When we arrived in the village, we were immediately approached by loads of kids hoping we would play with them. We fell for the puppy-dog faced trap, which I am sure the Karen kids are used to. We put our bags down on the floor of our home for the night, an all-bamboo hut where we would sleep on the floor under mosquito nets. We headed over to a group of girls all waving at us and yelling “sawadee ka!!”-hello in Thai. First, they wanted us to take pictures of them and then show them the pictures on my camera screen. After that they all crowded around Allie tugging on her shirt and reaching up to her arms trying to get her to pick them up and spin them around. After a few rounds of this game we took a seat, at which point a paper airplane appeared but was quickly ripped in half by the girls not taking turns. Allie and I both have a good amount of experience working with little kids, it’s how we both financed our trips, but man it is a lot harder when you don’t speak the same language!
The entire village probably consisted of no more than 20 small bamboo huts, each housing very large families that share one large bamboo floor together. These families are Burmese immigrants, or the successive generation, that have left Burma (aka Myanmar) for their own safety. They are happy with very little, as we saw by the excitement of the children when the entire family we stayed with (at least 6 young kids) all gathered around a small, circa-late-90s television set and watched a very static broadcast of some goofy Thai cartoon powered by their house’s single solar cell.
After a big dinner, we sat back and drank “happy water,” the local banana moonshine, and our host even rolled us some local tobacco. I am not a smoker, but it was really nice just laying back and blowing smoke with a good buzz going. Allie and I walked out to the middle of the village for a bit and sat under some incredible stars too. I saw quite a few shooters!

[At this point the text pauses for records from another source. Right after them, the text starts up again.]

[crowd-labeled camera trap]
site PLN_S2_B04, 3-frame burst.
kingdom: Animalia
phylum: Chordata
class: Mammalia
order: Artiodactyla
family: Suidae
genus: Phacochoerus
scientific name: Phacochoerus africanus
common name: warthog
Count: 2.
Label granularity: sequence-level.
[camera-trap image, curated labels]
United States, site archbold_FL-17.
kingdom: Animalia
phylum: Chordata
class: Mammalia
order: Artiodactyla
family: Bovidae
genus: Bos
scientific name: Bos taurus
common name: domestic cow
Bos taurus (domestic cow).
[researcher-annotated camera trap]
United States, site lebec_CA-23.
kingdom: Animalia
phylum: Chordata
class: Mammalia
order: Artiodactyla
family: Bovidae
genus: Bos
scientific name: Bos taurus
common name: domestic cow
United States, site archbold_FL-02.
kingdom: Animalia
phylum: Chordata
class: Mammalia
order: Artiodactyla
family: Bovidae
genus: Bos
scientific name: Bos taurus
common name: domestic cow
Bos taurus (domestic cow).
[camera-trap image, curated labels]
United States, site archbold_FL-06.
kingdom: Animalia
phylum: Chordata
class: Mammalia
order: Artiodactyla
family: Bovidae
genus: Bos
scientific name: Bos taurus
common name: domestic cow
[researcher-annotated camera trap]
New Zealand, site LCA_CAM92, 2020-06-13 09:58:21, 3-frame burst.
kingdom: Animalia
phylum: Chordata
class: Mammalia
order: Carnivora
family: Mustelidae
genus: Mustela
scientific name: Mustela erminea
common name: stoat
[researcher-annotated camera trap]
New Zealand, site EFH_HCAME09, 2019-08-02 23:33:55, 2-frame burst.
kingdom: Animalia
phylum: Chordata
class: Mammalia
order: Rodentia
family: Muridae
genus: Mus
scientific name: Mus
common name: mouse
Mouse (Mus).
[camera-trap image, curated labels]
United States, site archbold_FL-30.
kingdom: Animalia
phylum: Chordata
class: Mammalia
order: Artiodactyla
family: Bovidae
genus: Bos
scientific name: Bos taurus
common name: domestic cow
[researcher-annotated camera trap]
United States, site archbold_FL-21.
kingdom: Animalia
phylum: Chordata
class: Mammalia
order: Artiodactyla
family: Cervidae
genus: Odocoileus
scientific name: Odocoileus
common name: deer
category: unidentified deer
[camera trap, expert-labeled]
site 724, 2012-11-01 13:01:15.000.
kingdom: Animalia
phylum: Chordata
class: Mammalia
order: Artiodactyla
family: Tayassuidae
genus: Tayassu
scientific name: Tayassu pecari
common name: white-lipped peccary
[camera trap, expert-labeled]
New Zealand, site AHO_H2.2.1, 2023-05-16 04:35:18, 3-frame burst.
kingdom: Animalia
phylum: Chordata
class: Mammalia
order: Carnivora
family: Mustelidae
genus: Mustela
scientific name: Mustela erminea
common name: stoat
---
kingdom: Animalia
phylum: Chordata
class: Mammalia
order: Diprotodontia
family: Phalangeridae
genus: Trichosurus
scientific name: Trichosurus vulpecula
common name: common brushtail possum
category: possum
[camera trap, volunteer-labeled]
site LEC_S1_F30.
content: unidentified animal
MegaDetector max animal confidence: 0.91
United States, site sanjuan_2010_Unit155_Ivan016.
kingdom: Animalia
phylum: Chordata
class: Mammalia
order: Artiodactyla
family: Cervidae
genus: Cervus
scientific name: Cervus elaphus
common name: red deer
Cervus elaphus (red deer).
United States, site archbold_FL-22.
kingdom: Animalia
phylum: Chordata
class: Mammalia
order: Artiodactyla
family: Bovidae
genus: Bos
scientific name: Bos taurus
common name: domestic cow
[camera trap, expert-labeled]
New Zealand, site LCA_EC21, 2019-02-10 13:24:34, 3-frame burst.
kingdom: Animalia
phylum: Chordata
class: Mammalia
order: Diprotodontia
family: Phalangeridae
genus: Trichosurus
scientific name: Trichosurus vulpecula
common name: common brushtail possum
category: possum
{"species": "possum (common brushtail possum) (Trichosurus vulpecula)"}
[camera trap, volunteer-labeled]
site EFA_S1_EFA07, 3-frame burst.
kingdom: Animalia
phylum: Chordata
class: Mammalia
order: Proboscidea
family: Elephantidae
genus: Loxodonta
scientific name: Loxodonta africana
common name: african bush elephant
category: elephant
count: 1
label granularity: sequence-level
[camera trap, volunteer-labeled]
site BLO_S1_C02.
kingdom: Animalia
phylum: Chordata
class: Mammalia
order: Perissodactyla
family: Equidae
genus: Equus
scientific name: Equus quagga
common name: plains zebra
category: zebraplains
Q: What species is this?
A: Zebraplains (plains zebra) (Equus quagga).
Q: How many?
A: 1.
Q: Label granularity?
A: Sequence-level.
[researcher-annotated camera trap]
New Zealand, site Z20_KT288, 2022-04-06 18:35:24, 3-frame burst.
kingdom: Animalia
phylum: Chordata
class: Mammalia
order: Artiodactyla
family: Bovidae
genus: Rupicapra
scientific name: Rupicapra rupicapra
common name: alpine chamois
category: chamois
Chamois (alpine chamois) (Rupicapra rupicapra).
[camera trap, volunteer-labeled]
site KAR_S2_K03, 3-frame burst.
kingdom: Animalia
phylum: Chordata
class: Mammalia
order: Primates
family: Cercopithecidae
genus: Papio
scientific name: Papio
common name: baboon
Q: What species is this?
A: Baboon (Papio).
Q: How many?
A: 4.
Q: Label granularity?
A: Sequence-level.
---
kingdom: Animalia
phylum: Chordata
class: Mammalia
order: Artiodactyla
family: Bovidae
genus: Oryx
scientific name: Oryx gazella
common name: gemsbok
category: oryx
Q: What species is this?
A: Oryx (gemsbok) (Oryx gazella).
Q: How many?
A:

Our night stay in the Karen village was a very humbling and pure experience. It did not feel like some tourist attraction, but instead like we were supporting and experiencing a form of life rarely seen in the world today. It is sometimes hard to believe that there are children in the world still being brought up this way. And even though they certainly are poor, their smiles, along with those of their families, showed a wealth that many of the richest people in the world will likely never know.